Clojure vs Ruby & Scala — Transient Newsgroups
Recently I had the good pleasure of reading a blogpost which demonstrated a fun exercise in both Ruby and Scala, namely scraping newsgroups. I had a look at both solutions and decided to roll one in Clojure as well, examining the differences between the famous Ruby, the Juggernaut Scala and the elegant Clojure.
Preface
If you have not read the blogpost I linked above, I recommend that you do so to get the full story. The short version goes like this: Mr. Cox was asked to do a newsgroup scraper for a job interview in any language and he rolled two very similar versions in both Ruby and Scala. Both programs do the same thing: Walk through all the files in a directory which contains 20 downloaded newsgroups, stripping out the individual words using a regex and count the number of occurrences. Finally the result is dumped into 2 files, the first alphabetically sorted the second sorted according to the number of occurrences of each word.
Ruby
For me it was interesting to see Ruby contrasted so directly with Scala, because there are more similarities than I thought. Ruby has often been lauded and applauded because it is said to enable the developer to produce software very quickly — I must admit from this example I fail to see how, but that could be my fault.
Ruby solution
#Change rootDir to the location of your newsgroup files
rootDir = "/home/zcox/dev/20_newsgroups"
raise rootDir + " does not exist" unless File.directory? rootDir
#Iterates over all files under rootDir, opens each one and passes it to the block
def files(rootDir)
Dir.foreach(rootDir) do |dir|
if dir != "." && dir != ".."
puts "Processing " + dir
Dir.foreach(rootDir + "/" + dir) do |file|
if file != "." && file != ".."
open(rootDir + "/" + dir + "/" + file) do |f|
yield(f)
end
end
end
end
end
end
t1 = Time.now
counts = Hash.new(0) #0 will be the default value for non-existent keys
files(rootDir) do |file|
file.read.scan(/\w+/) { |word| counts[word.downcase] += 1 }
end
puts "Writing counts in decreasing order"

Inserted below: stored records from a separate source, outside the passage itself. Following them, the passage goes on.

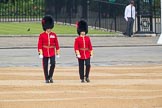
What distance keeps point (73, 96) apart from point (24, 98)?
40.9 inches

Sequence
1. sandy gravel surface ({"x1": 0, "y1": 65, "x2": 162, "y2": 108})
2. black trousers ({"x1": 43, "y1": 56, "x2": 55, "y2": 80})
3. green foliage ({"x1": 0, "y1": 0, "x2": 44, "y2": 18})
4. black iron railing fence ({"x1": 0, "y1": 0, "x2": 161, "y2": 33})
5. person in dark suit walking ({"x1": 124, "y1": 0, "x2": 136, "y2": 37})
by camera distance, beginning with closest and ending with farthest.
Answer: sandy gravel surface ({"x1": 0, "y1": 65, "x2": 162, "y2": 108}) → black trousers ({"x1": 43, "y1": 56, "x2": 55, "y2": 80}) → person in dark suit walking ({"x1": 124, "y1": 0, "x2": 136, "y2": 37}) → black iron railing fence ({"x1": 0, "y1": 0, "x2": 161, "y2": 33}) → green foliage ({"x1": 0, "y1": 0, "x2": 44, "y2": 18})

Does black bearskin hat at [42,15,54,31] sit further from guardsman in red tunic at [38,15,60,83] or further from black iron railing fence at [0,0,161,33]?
black iron railing fence at [0,0,161,33]

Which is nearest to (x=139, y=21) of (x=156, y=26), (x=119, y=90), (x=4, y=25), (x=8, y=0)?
(x=156, y=26)

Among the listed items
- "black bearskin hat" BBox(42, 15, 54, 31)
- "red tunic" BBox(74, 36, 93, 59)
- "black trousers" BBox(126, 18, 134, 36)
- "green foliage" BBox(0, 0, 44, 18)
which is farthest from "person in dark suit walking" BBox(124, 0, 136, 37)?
"red tunic" BBox(74, 36, 93, 59)

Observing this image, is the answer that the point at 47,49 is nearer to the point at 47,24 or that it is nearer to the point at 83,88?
the point at 47,24

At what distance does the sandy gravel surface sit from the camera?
46.1 ft

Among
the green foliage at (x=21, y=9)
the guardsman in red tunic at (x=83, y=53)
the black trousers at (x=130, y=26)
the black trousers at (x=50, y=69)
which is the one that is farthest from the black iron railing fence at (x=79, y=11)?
the black trousers at (x=50, y=69)

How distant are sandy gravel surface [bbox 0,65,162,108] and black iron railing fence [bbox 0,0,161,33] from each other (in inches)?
716

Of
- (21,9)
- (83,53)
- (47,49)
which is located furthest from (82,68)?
(21,9)

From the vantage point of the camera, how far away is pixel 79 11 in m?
43.1

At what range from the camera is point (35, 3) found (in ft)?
154

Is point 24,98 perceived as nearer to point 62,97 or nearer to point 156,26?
point 62,97

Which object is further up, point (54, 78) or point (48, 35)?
point (48, 35)

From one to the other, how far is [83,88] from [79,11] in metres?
26.8
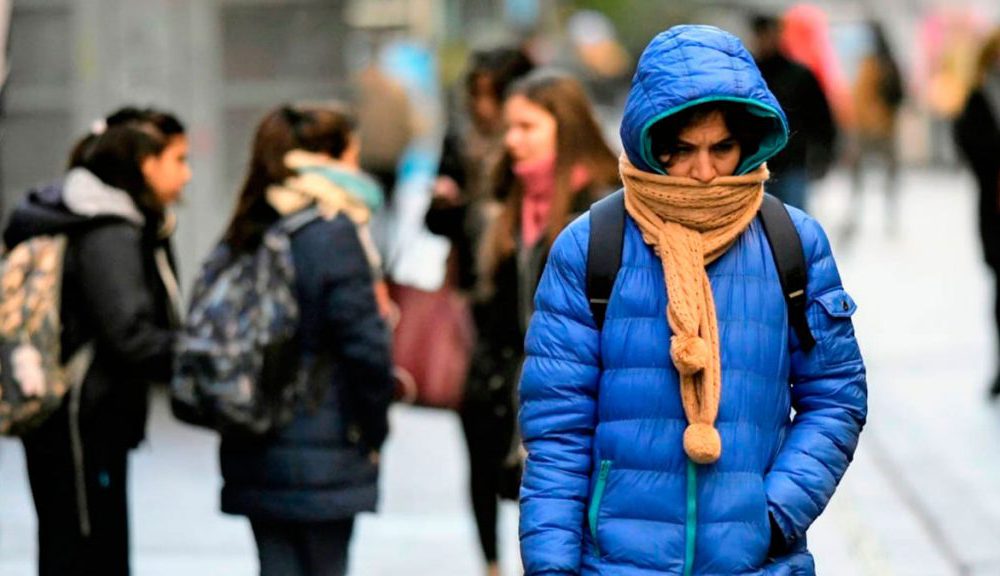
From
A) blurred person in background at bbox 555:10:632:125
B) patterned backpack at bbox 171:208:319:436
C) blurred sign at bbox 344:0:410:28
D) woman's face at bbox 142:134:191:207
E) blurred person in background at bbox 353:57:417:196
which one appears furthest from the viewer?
blurred person in background at bbox 555:10:632:125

open("counts-descreasing-ruby", "w") do |out|
counts.sort { |a, b| b[1] <=> a[1] }.each { |pair| out << "#{pair[0]}\t#{pair[1]}\n" }
end
puts "Writing counts in alphabetical order"
open("counts-alphabetical-ruby", "w") do |out|
counts.sort { |a, b| a[0] <=> b[0] }.each { |pair| out << "#{pair[0]}\t#{pair[1]}\n" }
end
t2 = Time.now
puts "Finished in " + (t2 - t1).to_s + " seconds"
There are quite a few things which catch my interest when reading that example. Firstly it looks a lot like everything else you see these days in terms of structure and syntax, but it has an interesting mix of both the long vertical code like most imperative languages, but also in a few places the deeper horizontal code which really packs a punch. I’m thinking primarily of the lines which output the result files, there’s a lot of functionality stuffed into a very short space.
Also when reading it, I kinda regret my earlier criticisms of Pythons indentation rules, because even though they aren’t optimal they beat the explicit block constraints which Ruby have. I can’t help but wonder how you feel as a developer when you’re writing out lines 14 — 19 in the above Ruby code. I think I’d feel a little tied up.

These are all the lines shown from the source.